Le varie muffe e funghi sono facilmente riscontrabili dall'apicoltore
con un esame completo della covata e delle scorte in miele e polline.
Per la cura, a meno che non si tratti di casi molto gravi, sarà sufficiente
aiutare le api a ripulire il nido dando maggiore areazione, sostituendo
il materiale infetto e rinforzando le famiglie colpite.
Mal di maggio
Si tratta di manifestazioni morbose dovute ad affezioni di causa incerta,
non microbica, probabilmente a causa di avvelenamento provocato dalla
suzione di nettare o polline tossico. Il suo nome deriva dal periodo
in cui si manifesta maggiormente .
La malattia può essere provocata dall'eccessivo squilibrio esistente
fra covata ed api nutrici le quali possono trovarsi costrette ad una
superalimentazione che provoca accumulo eccessivo di alimento non
digerito nell'intestino.
Le api colpite appaiono con ventre gonfio e lucido, incapaci
al volo e impediti nei movimenti.
Per la cura si consiglia di aggiungere alla nutrizione stimolante
primaverile 1 grammo di acido salicilico per ogni Kg. di sciroppo.

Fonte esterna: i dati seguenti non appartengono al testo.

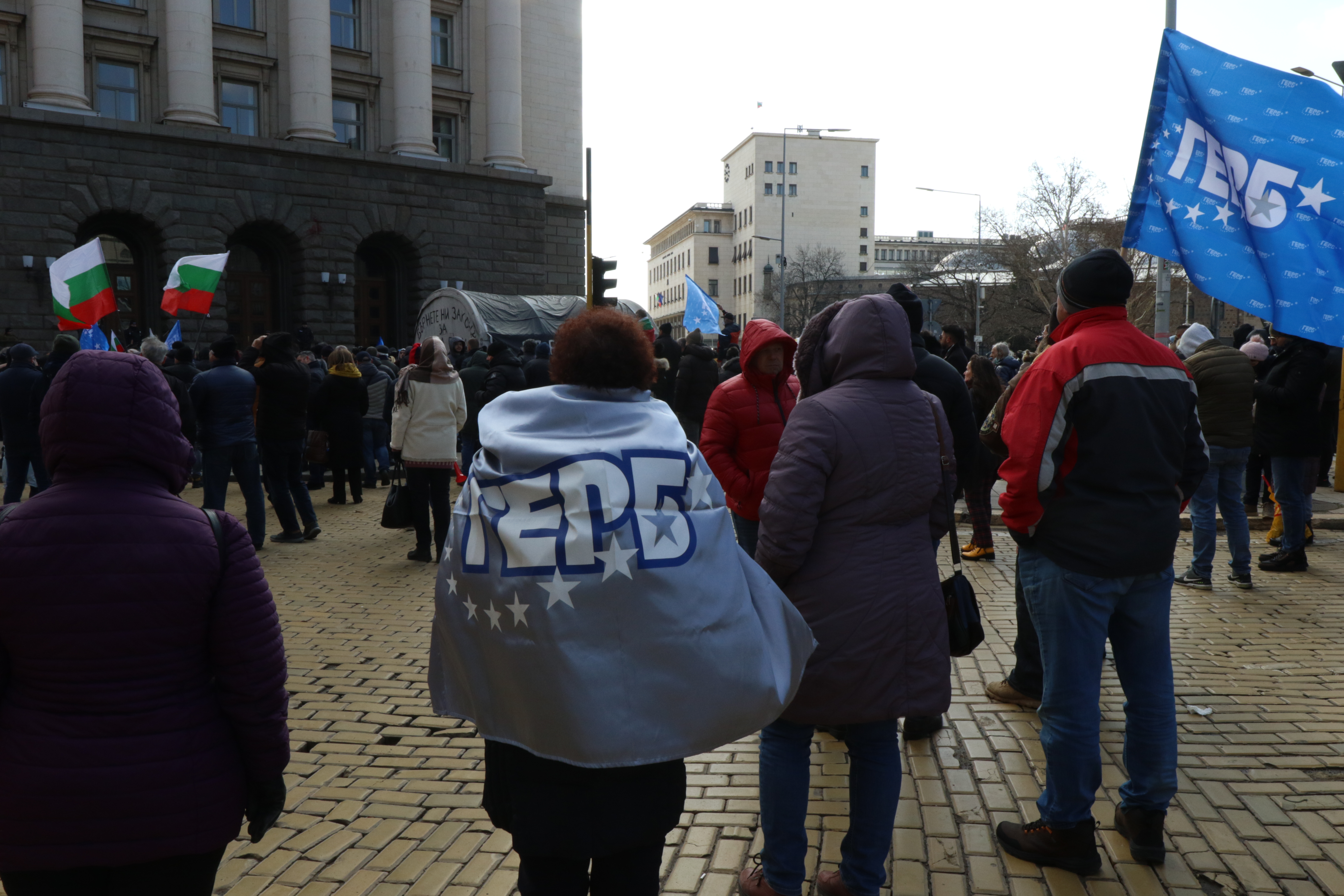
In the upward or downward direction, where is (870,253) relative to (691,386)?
upward

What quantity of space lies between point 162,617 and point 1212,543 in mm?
7881

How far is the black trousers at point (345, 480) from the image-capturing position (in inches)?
511

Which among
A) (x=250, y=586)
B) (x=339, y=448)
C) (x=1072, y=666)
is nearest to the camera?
(x=250, y=586)

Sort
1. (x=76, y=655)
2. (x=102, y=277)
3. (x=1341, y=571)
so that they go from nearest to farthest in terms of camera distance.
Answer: (x=76, y=655) < (x=1341, y=571) < (x=102, y=277)

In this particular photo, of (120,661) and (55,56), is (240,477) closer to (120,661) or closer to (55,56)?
(120,661)

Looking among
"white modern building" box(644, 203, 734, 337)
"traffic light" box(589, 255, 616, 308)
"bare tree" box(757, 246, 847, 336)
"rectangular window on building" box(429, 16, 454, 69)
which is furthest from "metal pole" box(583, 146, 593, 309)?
"white modern building" box(644, 203, 734, 337)

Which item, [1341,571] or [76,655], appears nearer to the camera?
[76,655]

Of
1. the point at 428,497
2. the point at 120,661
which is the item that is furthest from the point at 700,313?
the point at 120,661

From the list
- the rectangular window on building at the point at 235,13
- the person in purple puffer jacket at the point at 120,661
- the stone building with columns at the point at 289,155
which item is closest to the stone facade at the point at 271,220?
the stone building with columns at the point at 289,155

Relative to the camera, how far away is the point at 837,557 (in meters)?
3.10

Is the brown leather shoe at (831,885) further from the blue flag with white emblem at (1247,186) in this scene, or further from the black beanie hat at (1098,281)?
the blue flag with white emblem at (1247,186)

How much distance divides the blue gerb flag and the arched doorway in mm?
13459

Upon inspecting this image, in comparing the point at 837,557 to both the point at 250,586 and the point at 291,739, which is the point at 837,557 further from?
the point at 291,739

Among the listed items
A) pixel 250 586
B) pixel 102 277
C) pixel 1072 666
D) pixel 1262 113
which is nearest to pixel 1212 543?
pixel 1262 113
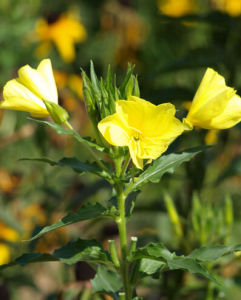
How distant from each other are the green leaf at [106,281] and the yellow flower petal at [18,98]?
34 cm

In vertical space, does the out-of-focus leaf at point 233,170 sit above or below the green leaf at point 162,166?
below

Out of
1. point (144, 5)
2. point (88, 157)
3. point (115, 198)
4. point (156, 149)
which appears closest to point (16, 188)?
point (88, 157)

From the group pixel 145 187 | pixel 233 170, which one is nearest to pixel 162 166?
pixel 233 170

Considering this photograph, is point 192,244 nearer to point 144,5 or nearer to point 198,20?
point 198,20

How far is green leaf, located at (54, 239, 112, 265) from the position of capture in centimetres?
91

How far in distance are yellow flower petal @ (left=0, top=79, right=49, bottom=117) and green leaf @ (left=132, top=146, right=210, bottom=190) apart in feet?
0.72

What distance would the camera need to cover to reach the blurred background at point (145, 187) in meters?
1.44

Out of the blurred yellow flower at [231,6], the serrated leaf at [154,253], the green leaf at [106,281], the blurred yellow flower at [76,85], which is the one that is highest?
the blurred yellow flower at [231,6]

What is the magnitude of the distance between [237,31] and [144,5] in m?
2.25

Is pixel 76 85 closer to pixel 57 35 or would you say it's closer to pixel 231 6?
pixel 57 35

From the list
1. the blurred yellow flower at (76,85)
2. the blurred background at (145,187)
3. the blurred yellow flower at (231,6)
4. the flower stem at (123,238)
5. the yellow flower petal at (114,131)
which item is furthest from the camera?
the blurred yellow flower at (76,85)

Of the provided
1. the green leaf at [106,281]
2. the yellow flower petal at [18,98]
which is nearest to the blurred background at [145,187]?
the green leaf at [106,281]

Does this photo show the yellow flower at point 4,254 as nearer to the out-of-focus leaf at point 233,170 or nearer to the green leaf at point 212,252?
the out-of-focus leaf at point 233,170

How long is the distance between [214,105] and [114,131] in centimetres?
17
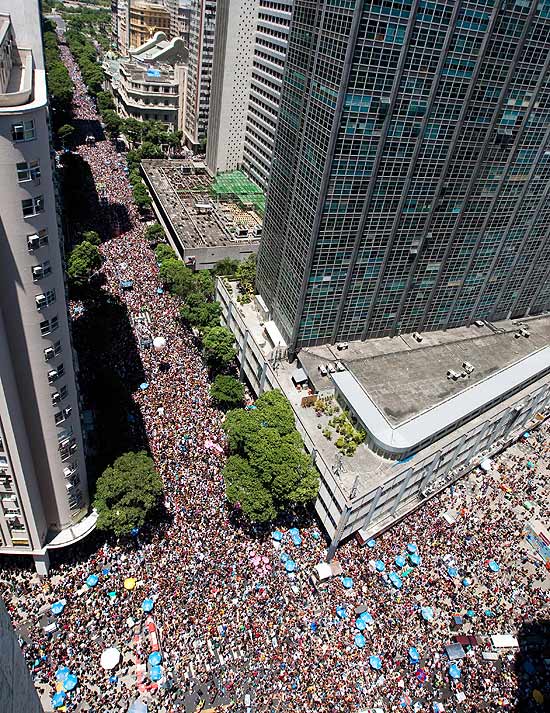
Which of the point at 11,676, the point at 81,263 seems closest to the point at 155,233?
the point at 81,263

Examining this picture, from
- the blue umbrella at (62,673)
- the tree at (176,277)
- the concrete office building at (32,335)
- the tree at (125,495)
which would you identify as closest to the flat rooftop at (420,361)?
the tree at (125,495)

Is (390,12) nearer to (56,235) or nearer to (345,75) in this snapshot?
(345,75)

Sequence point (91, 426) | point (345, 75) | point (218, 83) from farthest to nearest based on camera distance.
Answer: point (218, 83)
point (91, 426)
point (345, 75)

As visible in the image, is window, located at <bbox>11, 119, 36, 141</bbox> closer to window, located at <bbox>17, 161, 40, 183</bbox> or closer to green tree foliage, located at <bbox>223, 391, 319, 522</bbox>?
window, located at <bbox>17, 161, 40, 183</bbox>

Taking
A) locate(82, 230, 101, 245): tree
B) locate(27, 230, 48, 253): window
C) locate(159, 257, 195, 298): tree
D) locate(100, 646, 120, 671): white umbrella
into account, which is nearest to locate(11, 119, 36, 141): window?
locate(27, 230, 48, 253): window

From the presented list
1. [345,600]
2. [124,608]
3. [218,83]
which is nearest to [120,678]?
[124,608]

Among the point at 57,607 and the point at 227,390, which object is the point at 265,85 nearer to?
the point at 227,390
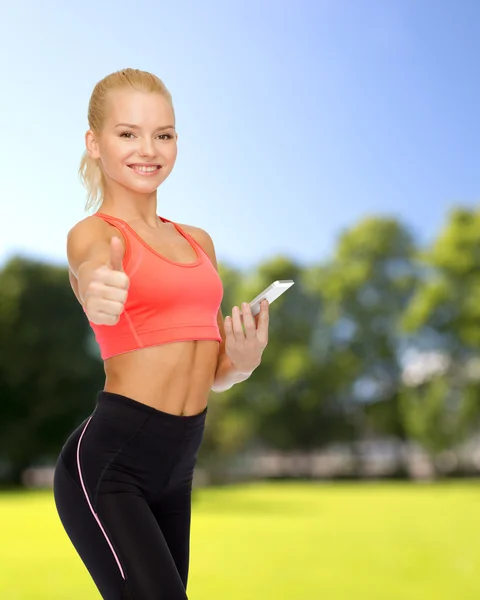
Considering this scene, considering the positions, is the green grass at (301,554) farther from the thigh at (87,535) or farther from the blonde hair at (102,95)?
the blonde hair at (102,95)

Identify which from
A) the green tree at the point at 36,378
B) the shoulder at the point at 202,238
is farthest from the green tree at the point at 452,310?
the shoulder at the point at 202,238

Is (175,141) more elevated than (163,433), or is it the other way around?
(175,141)

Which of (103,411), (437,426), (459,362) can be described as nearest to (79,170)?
(103,411)

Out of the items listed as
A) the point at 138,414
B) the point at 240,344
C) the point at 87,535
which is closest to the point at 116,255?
the point at 138,414

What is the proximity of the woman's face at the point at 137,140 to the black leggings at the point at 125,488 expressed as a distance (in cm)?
85

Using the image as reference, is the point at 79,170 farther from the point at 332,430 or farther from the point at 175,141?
the point at 332,430

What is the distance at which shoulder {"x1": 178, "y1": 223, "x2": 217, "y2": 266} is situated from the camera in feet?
Result: 11.8

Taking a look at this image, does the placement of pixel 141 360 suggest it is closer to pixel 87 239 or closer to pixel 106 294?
pixel 87 239

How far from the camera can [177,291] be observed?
10.0ft

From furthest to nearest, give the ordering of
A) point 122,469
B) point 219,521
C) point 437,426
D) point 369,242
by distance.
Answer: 1. point 369,242
2. point 437,426
3. point 219,521
4. point 122,469

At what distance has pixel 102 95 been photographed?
327 centimetres

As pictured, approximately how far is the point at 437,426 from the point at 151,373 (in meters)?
32.6

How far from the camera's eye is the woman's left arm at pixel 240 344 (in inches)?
127

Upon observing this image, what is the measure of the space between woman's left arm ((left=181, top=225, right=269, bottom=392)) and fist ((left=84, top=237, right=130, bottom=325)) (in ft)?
2.36
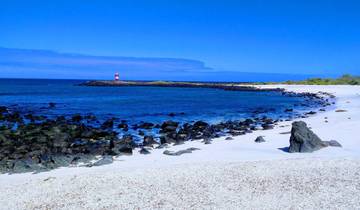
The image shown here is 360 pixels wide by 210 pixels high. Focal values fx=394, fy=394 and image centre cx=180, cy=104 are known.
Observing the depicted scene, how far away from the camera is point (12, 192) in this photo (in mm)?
10219

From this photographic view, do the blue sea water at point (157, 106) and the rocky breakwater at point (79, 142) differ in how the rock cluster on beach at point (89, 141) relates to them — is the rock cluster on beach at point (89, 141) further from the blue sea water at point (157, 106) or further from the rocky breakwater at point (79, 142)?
the blue sea water at point (157, 106)

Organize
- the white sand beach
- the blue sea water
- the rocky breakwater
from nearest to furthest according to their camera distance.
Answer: the white sand beach → the rocky breakwater → the blue sea water

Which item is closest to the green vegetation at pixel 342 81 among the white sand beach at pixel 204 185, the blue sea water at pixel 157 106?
the blue sea water at pixel 157 106

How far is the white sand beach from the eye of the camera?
8.85 m

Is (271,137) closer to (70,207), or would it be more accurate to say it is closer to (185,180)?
(185,180)

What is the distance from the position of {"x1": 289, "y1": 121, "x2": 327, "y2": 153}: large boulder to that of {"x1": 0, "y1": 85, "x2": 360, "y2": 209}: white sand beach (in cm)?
44

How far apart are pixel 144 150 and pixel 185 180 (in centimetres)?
598

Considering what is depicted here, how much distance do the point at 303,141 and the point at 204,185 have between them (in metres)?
5.76

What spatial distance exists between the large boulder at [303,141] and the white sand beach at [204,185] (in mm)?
438

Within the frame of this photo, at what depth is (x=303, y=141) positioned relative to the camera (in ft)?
46.8

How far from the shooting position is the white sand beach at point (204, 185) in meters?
8.85

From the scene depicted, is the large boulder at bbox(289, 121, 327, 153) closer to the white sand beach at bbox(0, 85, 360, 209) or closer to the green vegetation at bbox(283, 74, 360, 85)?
the white sand beach at bbox(0, 85, 360, 209)

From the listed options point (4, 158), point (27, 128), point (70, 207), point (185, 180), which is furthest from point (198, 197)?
point (27, 128)

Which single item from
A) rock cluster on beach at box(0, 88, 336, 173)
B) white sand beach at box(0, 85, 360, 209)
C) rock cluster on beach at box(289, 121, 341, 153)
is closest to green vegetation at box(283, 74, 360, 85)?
rock cluster on beach at box(0, 88, 336, 173)
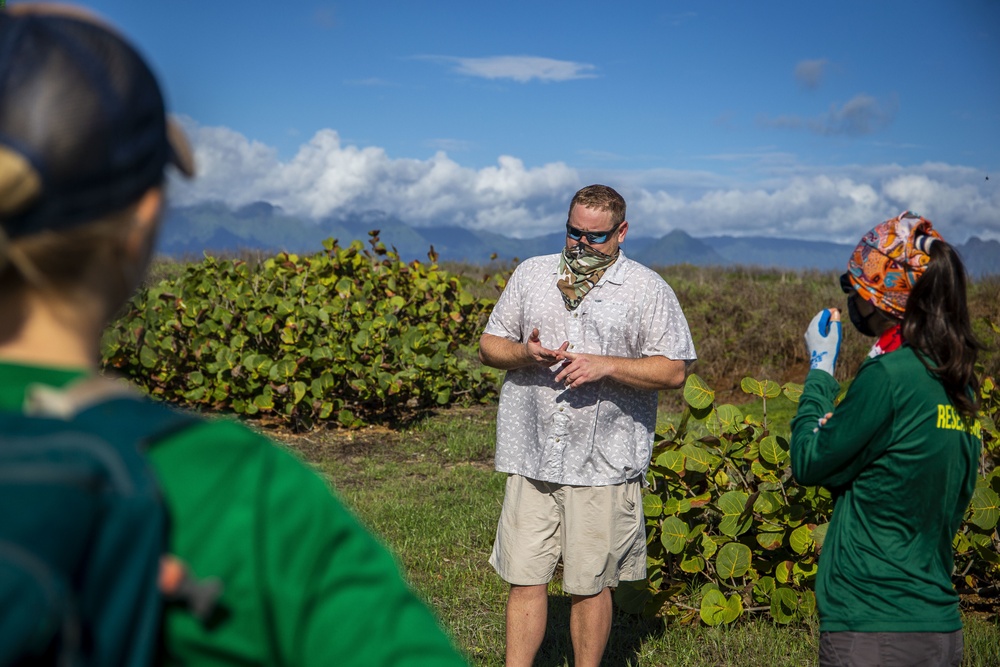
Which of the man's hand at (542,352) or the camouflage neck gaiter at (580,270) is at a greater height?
the camouflage neck gaiter at (580,270)

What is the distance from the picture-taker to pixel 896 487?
2660 millimetres

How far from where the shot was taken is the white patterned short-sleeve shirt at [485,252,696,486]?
4.05 metres

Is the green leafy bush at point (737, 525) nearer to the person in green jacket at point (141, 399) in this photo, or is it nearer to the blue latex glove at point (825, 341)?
the blue latex glove at point (825, 341)

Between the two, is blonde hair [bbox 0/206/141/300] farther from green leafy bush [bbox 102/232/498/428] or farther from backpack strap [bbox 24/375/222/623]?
green leafy bush [bbox 102/232/498/428]

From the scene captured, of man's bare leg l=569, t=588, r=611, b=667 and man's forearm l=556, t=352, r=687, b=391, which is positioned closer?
man's forearm l=556, t=352, r=687, b=391

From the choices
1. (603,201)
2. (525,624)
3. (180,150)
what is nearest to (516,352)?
(603,201)

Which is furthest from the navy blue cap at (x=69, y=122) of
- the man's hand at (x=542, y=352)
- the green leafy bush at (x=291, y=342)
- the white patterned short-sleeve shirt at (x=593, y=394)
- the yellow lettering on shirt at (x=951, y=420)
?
the green leafy bush at (x=291, y=342)

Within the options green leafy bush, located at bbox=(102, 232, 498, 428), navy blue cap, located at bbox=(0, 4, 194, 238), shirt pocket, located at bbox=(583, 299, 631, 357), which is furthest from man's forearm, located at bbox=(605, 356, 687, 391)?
green leafy bush, located at bbox=(102, 232, 498, 428)

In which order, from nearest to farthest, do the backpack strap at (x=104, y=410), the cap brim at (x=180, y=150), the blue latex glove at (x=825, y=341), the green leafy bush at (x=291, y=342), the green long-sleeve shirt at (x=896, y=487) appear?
the backpack strap at (x=104, y=410)
the cap brim at (x=180, y=150)
the green long-sleeve shirt at (x=896, y=487)
the blue latex glove at (x=825, y=341)
the green leafy bush at (x=291, y=342)

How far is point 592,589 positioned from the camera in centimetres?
404

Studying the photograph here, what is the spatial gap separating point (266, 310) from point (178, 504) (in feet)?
27.8

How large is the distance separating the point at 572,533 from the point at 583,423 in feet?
1.54

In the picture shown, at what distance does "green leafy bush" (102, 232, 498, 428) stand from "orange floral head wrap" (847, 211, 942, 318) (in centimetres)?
661

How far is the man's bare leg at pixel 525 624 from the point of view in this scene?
13.3 feet
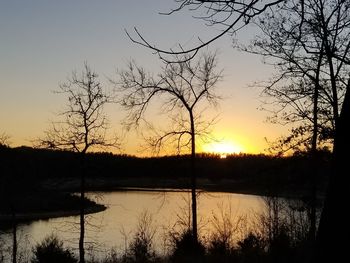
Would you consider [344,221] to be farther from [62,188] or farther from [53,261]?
[62,188]

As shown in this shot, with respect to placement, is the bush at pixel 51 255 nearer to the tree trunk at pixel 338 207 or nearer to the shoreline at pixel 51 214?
the tree trunk at pixel 338 207

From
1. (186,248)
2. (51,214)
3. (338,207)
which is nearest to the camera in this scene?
(338,207)

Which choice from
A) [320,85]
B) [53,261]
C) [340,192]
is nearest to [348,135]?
[340,192]

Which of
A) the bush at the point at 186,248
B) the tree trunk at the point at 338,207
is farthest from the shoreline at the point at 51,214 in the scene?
the tree trunk at the point at 338,207

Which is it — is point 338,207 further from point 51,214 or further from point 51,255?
point 51,214

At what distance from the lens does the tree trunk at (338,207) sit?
330cm

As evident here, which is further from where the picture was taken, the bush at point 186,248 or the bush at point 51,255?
the bush at point 51,255

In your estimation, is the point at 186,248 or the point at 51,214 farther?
the point at 51,214

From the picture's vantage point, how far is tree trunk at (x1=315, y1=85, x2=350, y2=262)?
3.30 meters

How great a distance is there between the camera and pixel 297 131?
654 inches

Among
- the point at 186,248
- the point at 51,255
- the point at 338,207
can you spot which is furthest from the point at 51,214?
the point at 338,207

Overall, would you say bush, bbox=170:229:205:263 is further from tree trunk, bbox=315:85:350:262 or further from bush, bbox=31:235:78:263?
tree trunk, bbox=315:85:350:262

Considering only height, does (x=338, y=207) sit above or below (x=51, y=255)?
above

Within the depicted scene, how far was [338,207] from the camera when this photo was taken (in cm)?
336
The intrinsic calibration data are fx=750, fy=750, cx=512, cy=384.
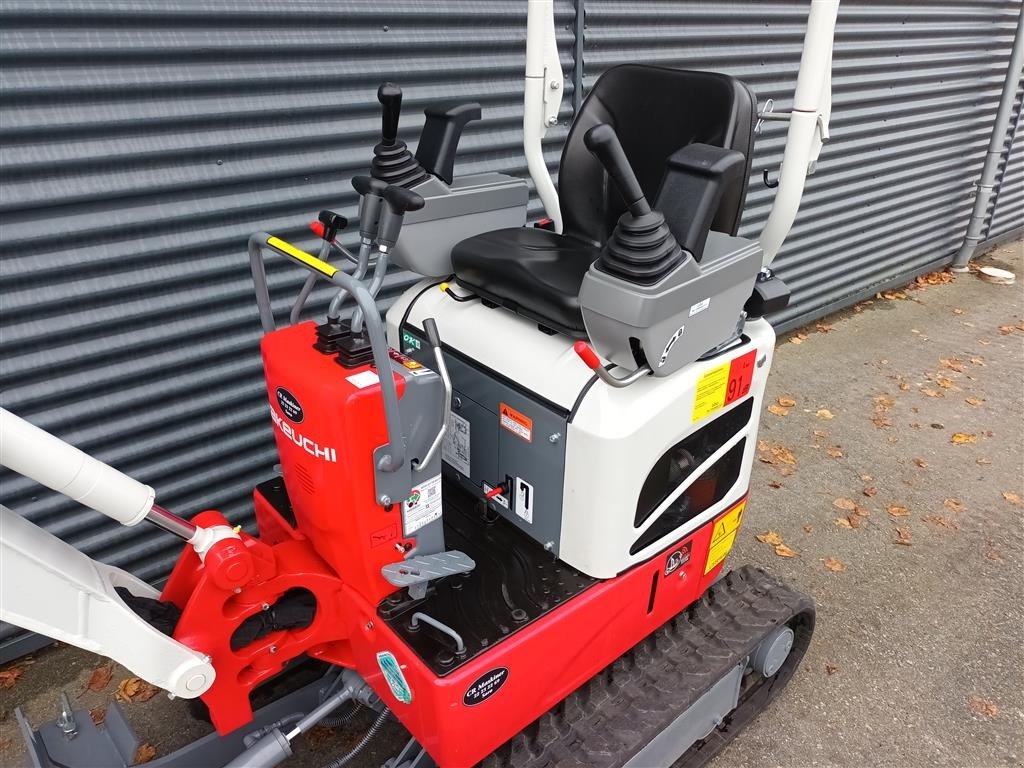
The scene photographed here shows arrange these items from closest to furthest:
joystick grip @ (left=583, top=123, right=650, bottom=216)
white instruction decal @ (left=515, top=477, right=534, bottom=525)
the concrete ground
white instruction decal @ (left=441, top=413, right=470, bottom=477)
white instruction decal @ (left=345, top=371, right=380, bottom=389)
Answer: joystick grip @ (left=583, top=123, right=650, bottom=216)
white instruction decal @ (left=345, top=371, right=380, bottom=389)
white instruction decal @ (left=515, top=477, right=534, bottom=525)
white instruction decal @ (left=441, top=413, right=470, bottom=477)
the concrete ground

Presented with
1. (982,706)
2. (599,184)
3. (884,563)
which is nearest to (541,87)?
(599,184)

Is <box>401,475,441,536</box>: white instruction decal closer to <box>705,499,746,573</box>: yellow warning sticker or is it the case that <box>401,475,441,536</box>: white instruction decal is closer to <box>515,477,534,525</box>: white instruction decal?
<box>515,477,534,525</box>: white instruction decal

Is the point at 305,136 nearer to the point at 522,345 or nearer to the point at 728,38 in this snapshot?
the point at 522,345

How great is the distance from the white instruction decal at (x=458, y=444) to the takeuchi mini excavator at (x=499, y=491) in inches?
0.5

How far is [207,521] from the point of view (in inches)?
77.2

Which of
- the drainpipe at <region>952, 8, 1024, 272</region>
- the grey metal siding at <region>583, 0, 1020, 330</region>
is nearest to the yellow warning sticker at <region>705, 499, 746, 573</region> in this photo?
the grey metal siding at <region>583, 0, 1020, 330</region>

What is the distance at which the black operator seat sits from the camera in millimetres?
2254

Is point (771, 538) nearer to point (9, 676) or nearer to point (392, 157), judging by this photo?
point (392, 157)

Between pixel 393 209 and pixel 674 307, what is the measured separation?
2.50 feet

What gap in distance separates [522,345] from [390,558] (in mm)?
A: 722

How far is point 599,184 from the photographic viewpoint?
8.95ft

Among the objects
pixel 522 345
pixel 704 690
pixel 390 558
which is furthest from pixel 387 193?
pixel 704 690

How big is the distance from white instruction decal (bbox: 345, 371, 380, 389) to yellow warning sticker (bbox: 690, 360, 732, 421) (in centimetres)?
93

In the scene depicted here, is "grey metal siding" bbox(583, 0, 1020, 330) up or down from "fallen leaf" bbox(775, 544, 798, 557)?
up
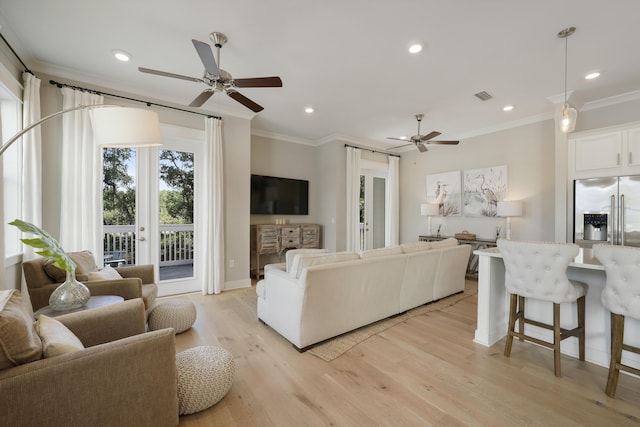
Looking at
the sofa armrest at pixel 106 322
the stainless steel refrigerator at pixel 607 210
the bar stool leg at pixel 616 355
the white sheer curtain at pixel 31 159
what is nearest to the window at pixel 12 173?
the white sheer curtain at pixel 31 159

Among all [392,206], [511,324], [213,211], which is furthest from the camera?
[392,206]

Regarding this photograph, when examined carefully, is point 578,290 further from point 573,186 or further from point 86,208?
point 86,208

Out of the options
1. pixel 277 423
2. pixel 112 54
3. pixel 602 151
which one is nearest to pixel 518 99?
pixel 602 151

Mal nero o mal della foresta
Infezione intestinale di lieve entità . Le api colpite perdono
i peli del corpo, si presentano di colore scuro e vengono cacciate
dall'arnia dalle api sane.In genere sono colpite le bottinatrici e
normalmente la malattia scompare da sola col progredire di raccolti
abbondanti e vari.
Pidocchio delle api
Si tratta di un dittero, il Braula coeca, di dimensioni di circa i
mm., di colore rosso bruno. Esso vive saldamente aggrappato
alle api , senza che queste riescano da sole a liberarsene, provocando
fastidio e difficolta' di movimento negli individui colpiti. Le larve
di Braula éoeca vivono nelle celle con miele e generalmente in ogni
parte del nido.
Per la lotta contro il pidocchio si usano fumigazioni con prodotti
a base di estratto di tabacco che provocano la caduta dei parassiti
sul fondo dell'arnia dal quale debbono poi essere rimossi ed uccisi.
Tarme della cera
(Galleria mellonella e Achroea grisella)
Sono
in genere farfalle notturne che penetrano negli alveari deponendovi
le uova; le larve che schiudono si nutrono di cera provocando gravi
danni per le gallerie costruite all'interno dei favi.
Difficilmente in un alveare sano possono causare dei danni , il pericolo
piuttosto , è riscontrabile in magazzino dove i telaini ,incustoditi
, sono facile preda per evitarle occorre procedere a solforazioni
ripetute a intervalli regolari a base di anidride solforosa.